▶ [TASK OBJECTIVE]:
For the entries below, copy exactly the line that contains "eva rosse69 online" through the line that contains "Lot 110 - The Beatles LP", both ends included, and exclude all pictures.

▶ [SOURCE RECORDS]:
● ● ● ●

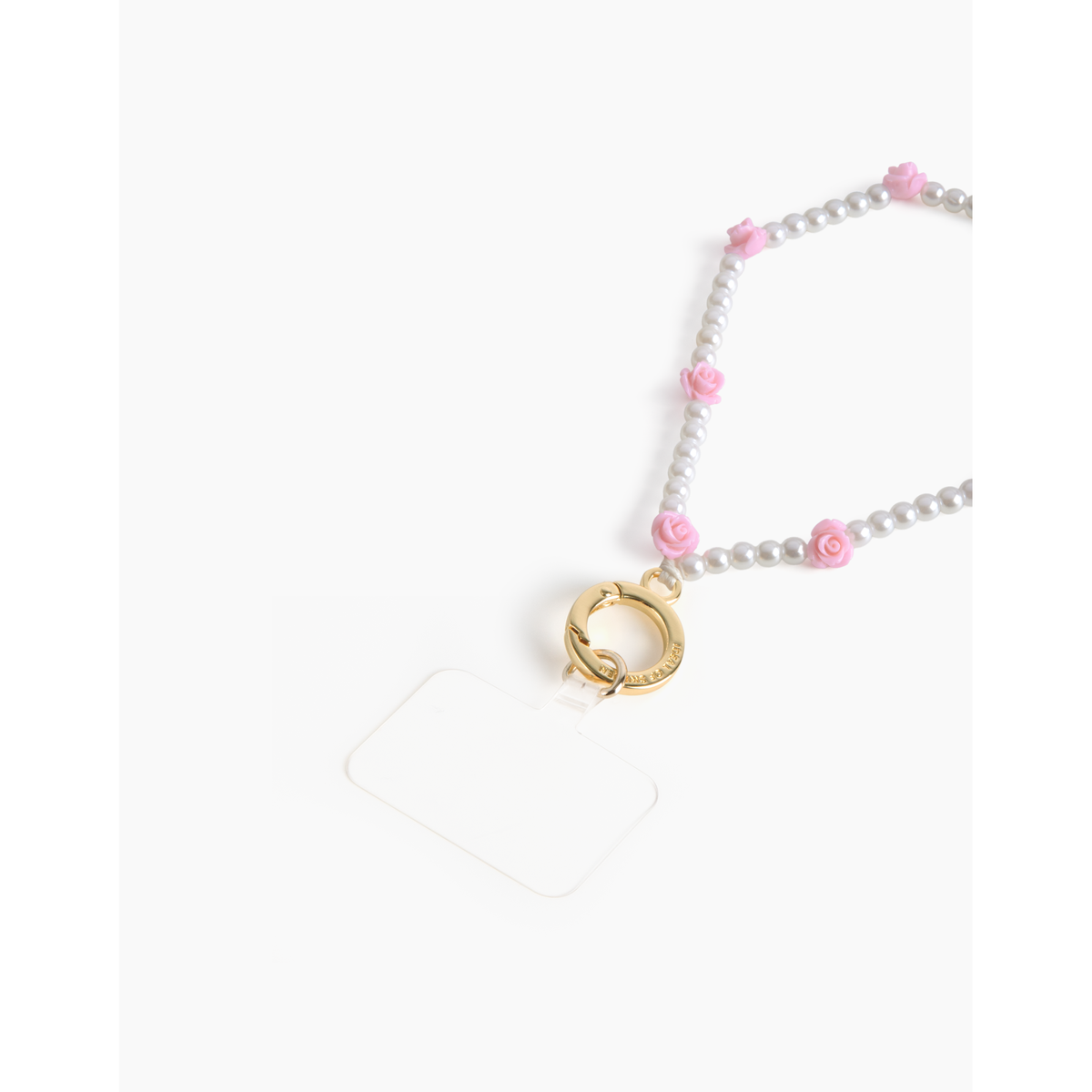 Rose Pearl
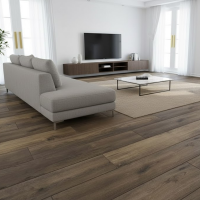 PODLOGA VAKER MARRONE RECT (1 сорт) CERRAD фото 2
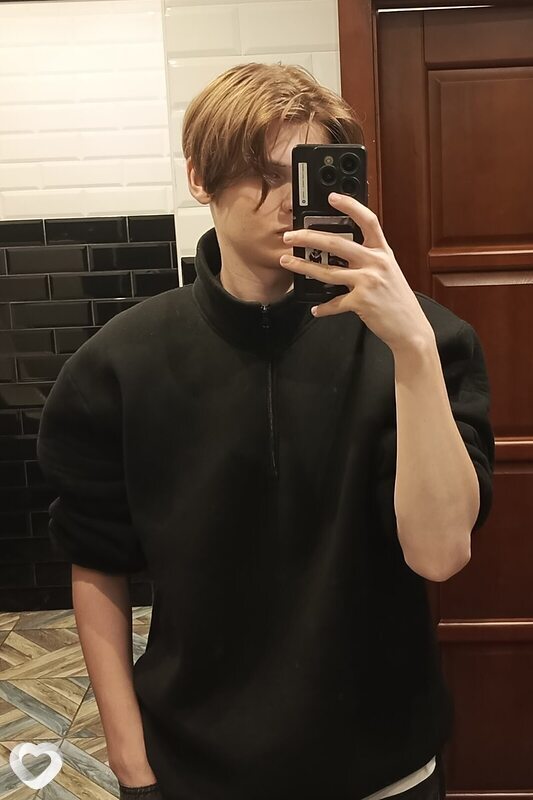 Андрей, 18, Екатеринбурге — анкета №4492032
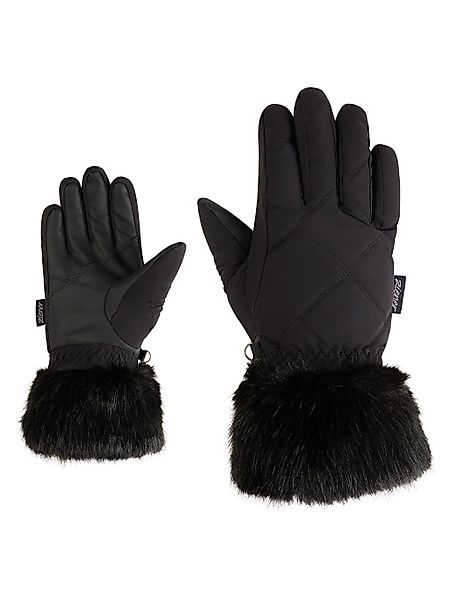 Ziener Skihandschuhe "LILION-Z glove junior" günstig online kaufen
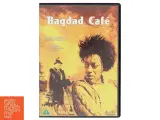 Bagdad Café (On-air) med Marianne S&#228;gebrecht (DVD) - 3
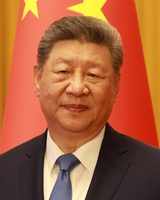 Xi Jinping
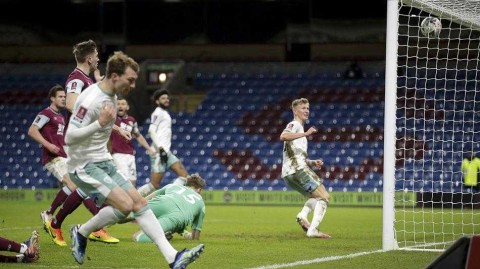 杯赛之夜：伯恩茅斯客场爆冷，绅士轻取“红酒军团”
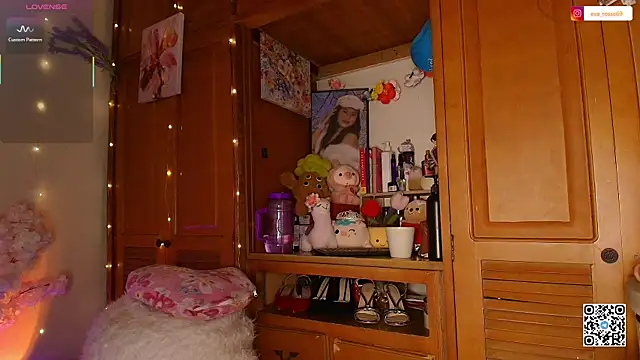 eva rosse69 online show from May 20, 12:13 pm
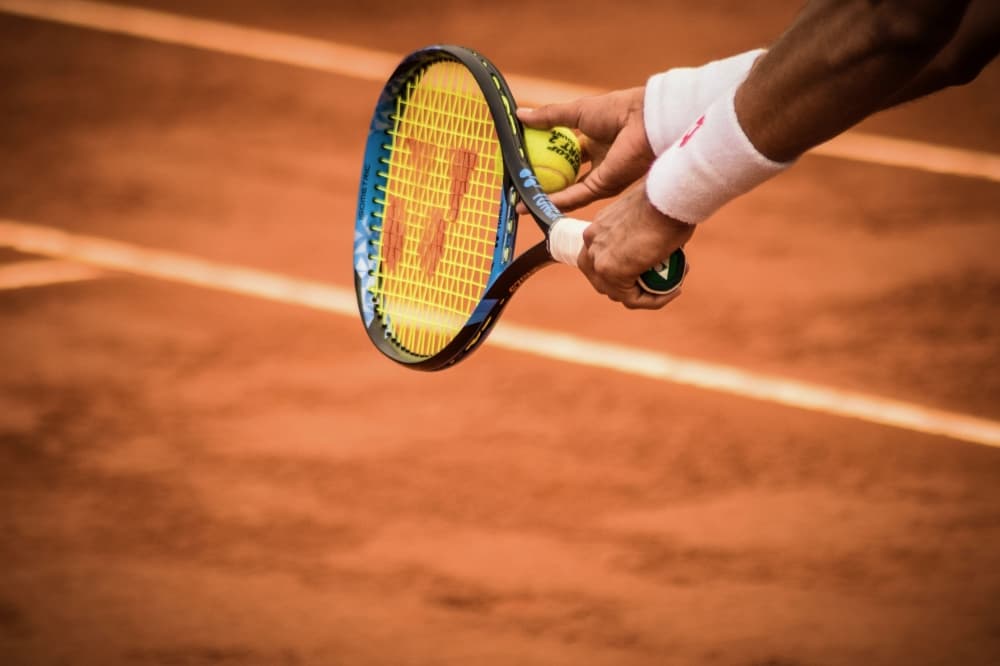 Forest Oaks Tennis Courts to undergo remodel in Spring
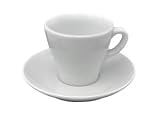Produkt-Bild: INKER Cappuccino Tassen Set MOCCA, 12-teilig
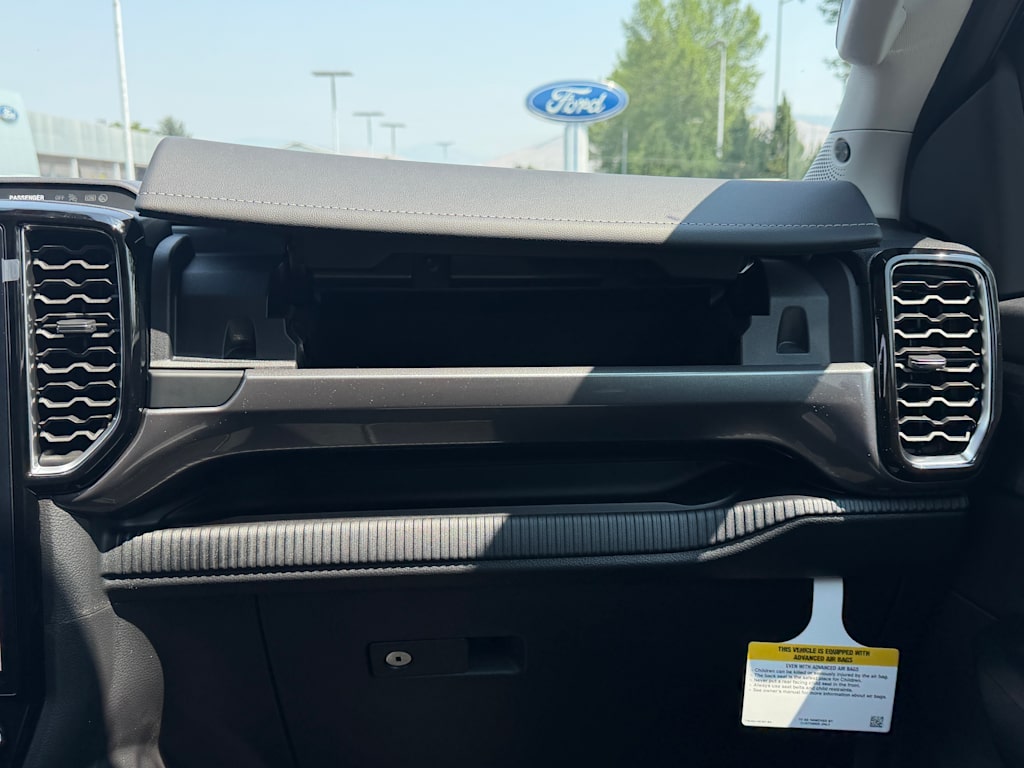 Thumbnail: 2026 Ford Ranger - 25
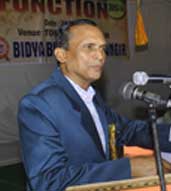Bidyabharati Residential School 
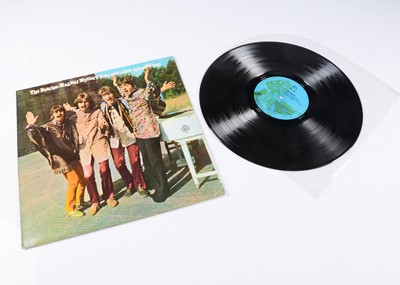 Lot 110 - The Beatles LP
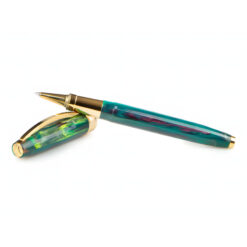 bút ký dạ bi visconti van gogh the novel reader (gold plated) kp12-20-rb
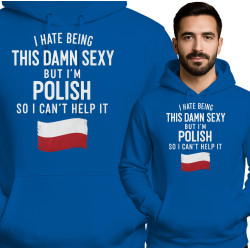 niebieski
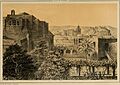 Recuerdos y bellezas de España - bajo la real proteccion de la reina y el rey; Obra destinada á dar á conocer sus monumentos y antiguedades en láminas dibujadas del natural y litografiadas por F.J. (14582200887)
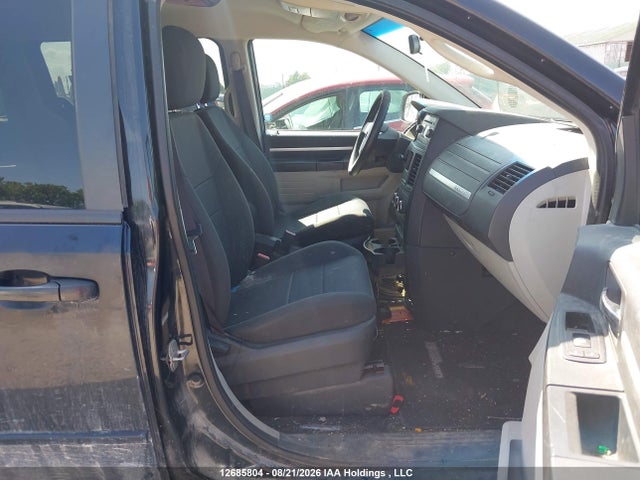 Aukcja sprzedaży 2010 Dodge Grand Caravan Se, vin: 2D4RN4DE8AR275907, numer aukcji: 12685804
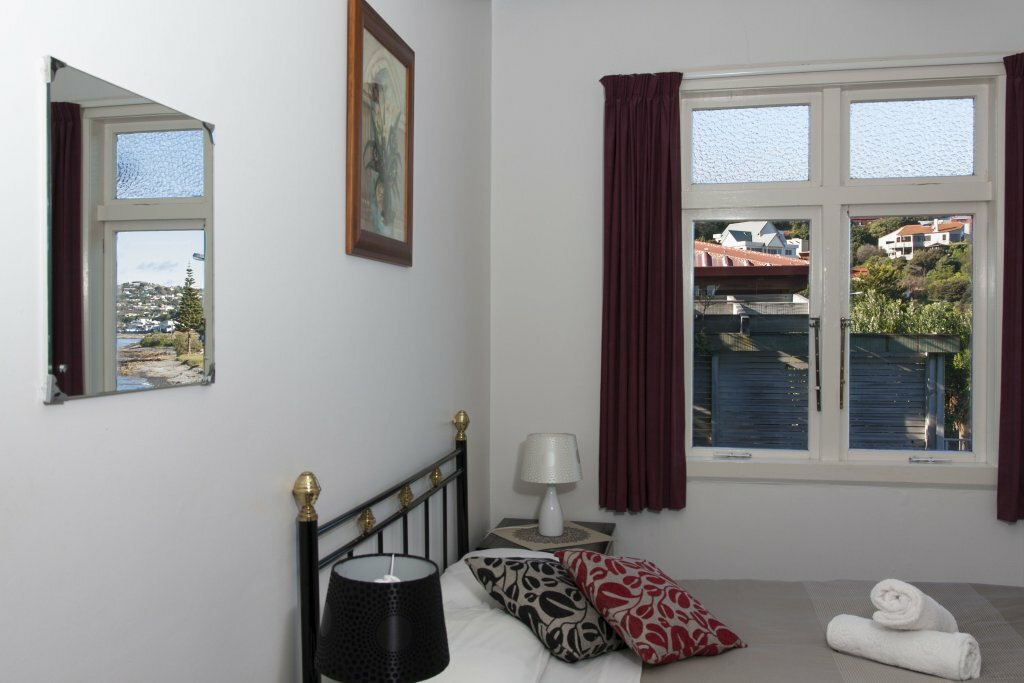 Moana Lodge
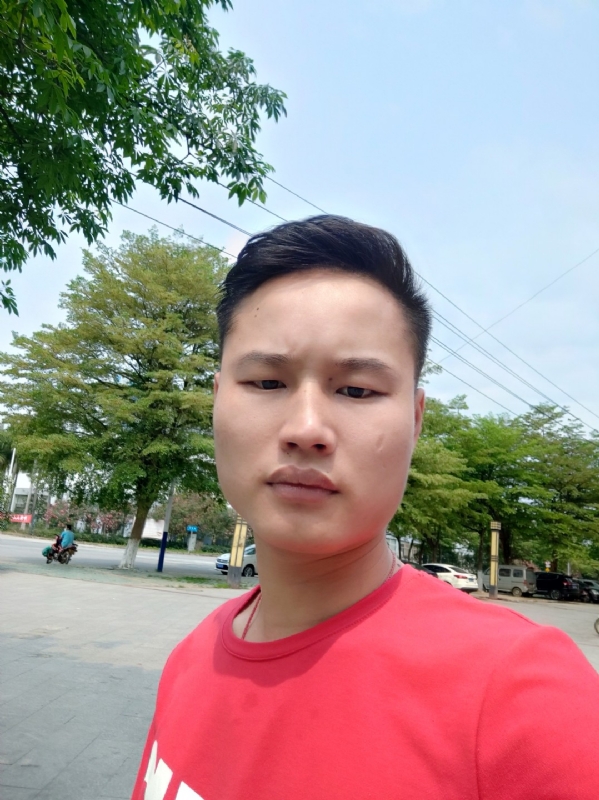 刘振军的第二张照片--绍兴相亲服务中心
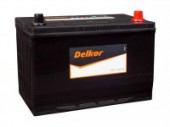 DELKOR 125D31L (105R 800A 306x173x225)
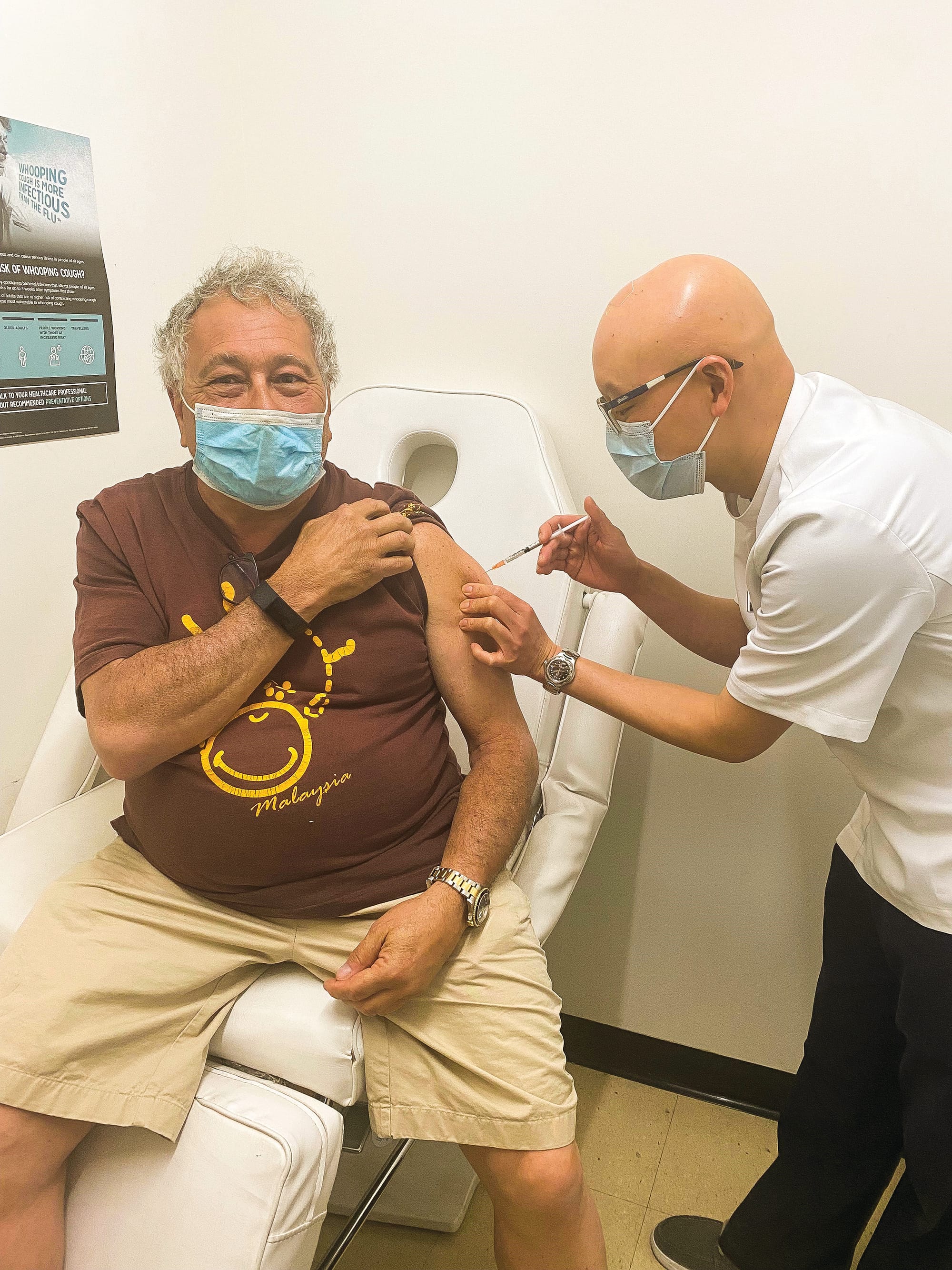 Gippsland shires 90% and rising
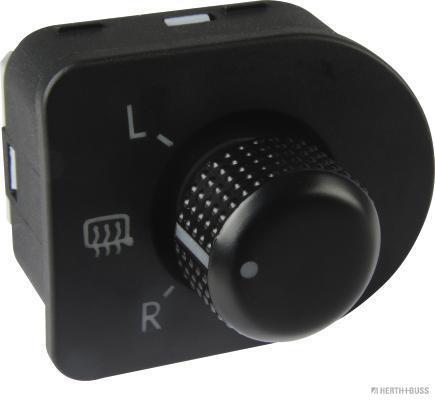 H+B Elparts 70579801 Mirror adjustment switch 70579801: Buy near me in Poland at 2407.PL - Good price!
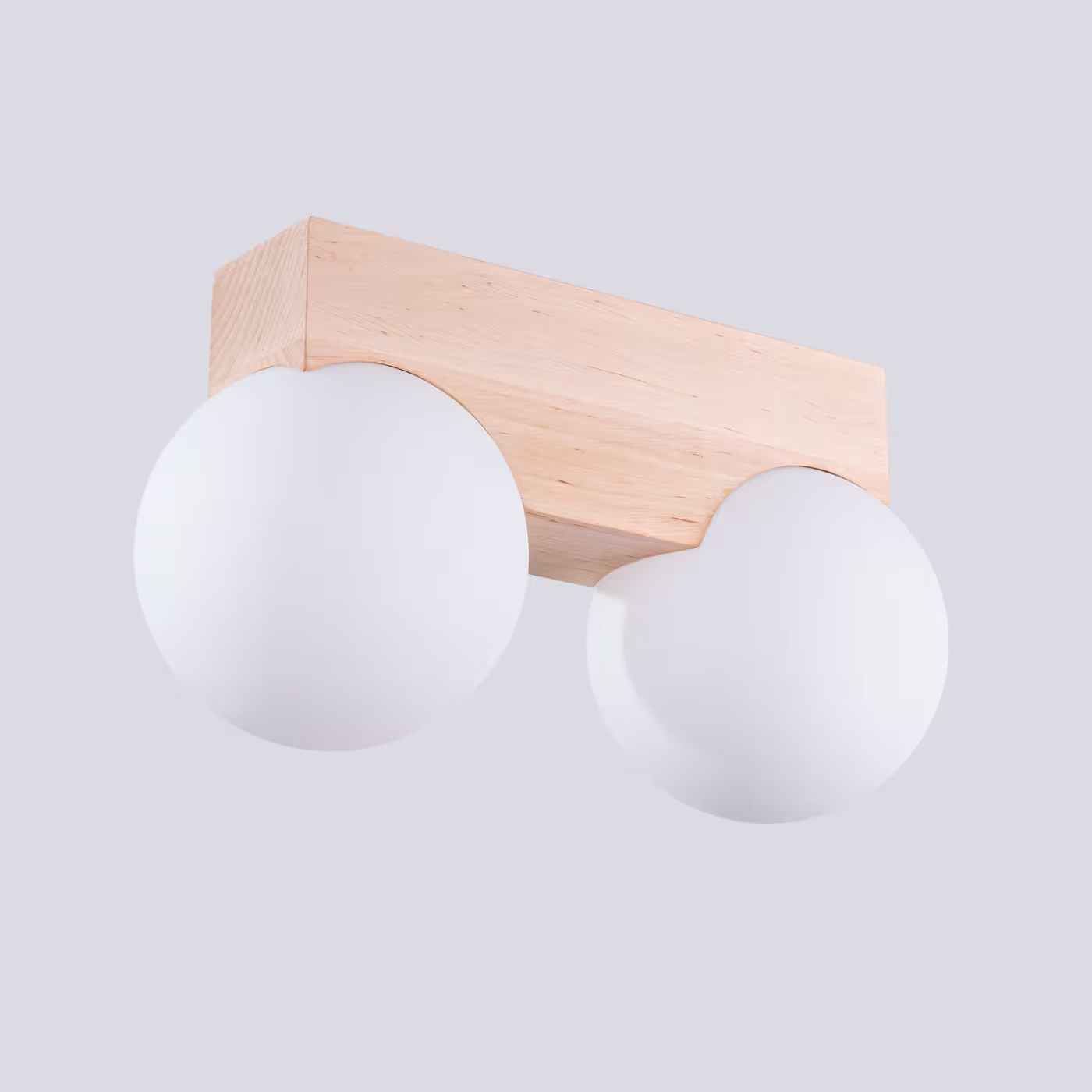 Bulbo 2 Ceiling Light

● ● ● ●

▶ [OUTPUT]:
 eva rosse69 online show from May 20, 12:13 pm
 Forest Oaks Tennis Courts to undergo remodel in Spring
Produkt-Bild: INKER Cappuccino Tassen Set MOCCA, 12-teilig
 Thumbnail: 2026 Ford Ranger - 25
Bidyabharati Residential School 
 Lot 110 - The Beatles LP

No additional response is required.